Health Technologies

Neural breakthrough in blindness study

Researchers have identified a neural ‘fingerprint’ in blind people that could pave the way for new approaches in sight restoration.

Neuroscientists say that the part of the brain which receives and processes visual information in sighted people develops a unique connectivity pattern in people born blind.

They believe this pattern in the primary visual cortex is unique to each person — akin to a fingerprint.

The findings could have “profound implications for understanding brain development and could help launch personalised rehabilitation and sight restoration strategies”, researchers say.

It has long been understood that the visual cortex in people born blind responds to a range of stimuli, including touch, smell, sound localisation, memory recall and response to language.

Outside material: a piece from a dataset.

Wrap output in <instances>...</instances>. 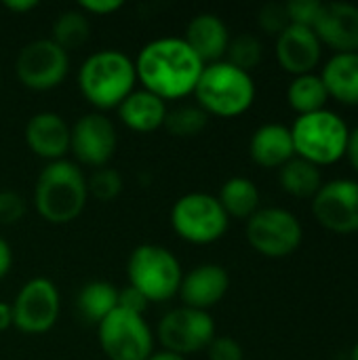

However, the lack of a common thread linking the tasks that activate primary areas in the visual cortex has perplexed researchers.

The new Georgetown University study, led by researchers Lenia Amaral, Ella Striem-Amit and Elisabeth Richard von Matsch, provides a compelling explanation; revealing differences in how each individual’s brain organises itself.

“We don’t see this level of variation in the visual cortex connectivity among individuals who can see – the connectivity of the visual cortex is usually fairly consistent,” said Striem-Amit, who leads a sensory and motor plasticity lab at Georgetown.

“The connectivity pattern in people born blind is more different across people, like an individual fingerprint, and is stable over time – so much so that the individual person can be identified from the connectivity pattern.”

The study included a small sample of people born blind who underwent repeated functional MRI scans over two years. The researchers used a neuroimaging technique to analyse neural connectivity across the brain.

“The visual cortex in people born blind showed remarkable stability in its connectivity patterns over time,” Amaral explained.

“Our study found that these patterns did not change significantly based on the task at hand – whether participants were localizing sounds, identifying shapes, or simply resting. Instead, the connectivity patterns were unique to each individual and remained stable over the two-year study period.”

Striem-Amit said: “Our findings suggest that experiences after birth shape the diverse ways our brains can develop, especially if growing up without sight. Brain plasticity in these cases frees the brain to develop, possibly even for different possible uses for the visual cortex among different people born blind.”

The researchers posit that understanding each person’s individual connectivity may be important to better tailor solutions for rehabilitation and sight restoration to individuals with blindness, each based on their own individual brain connectivity pattern.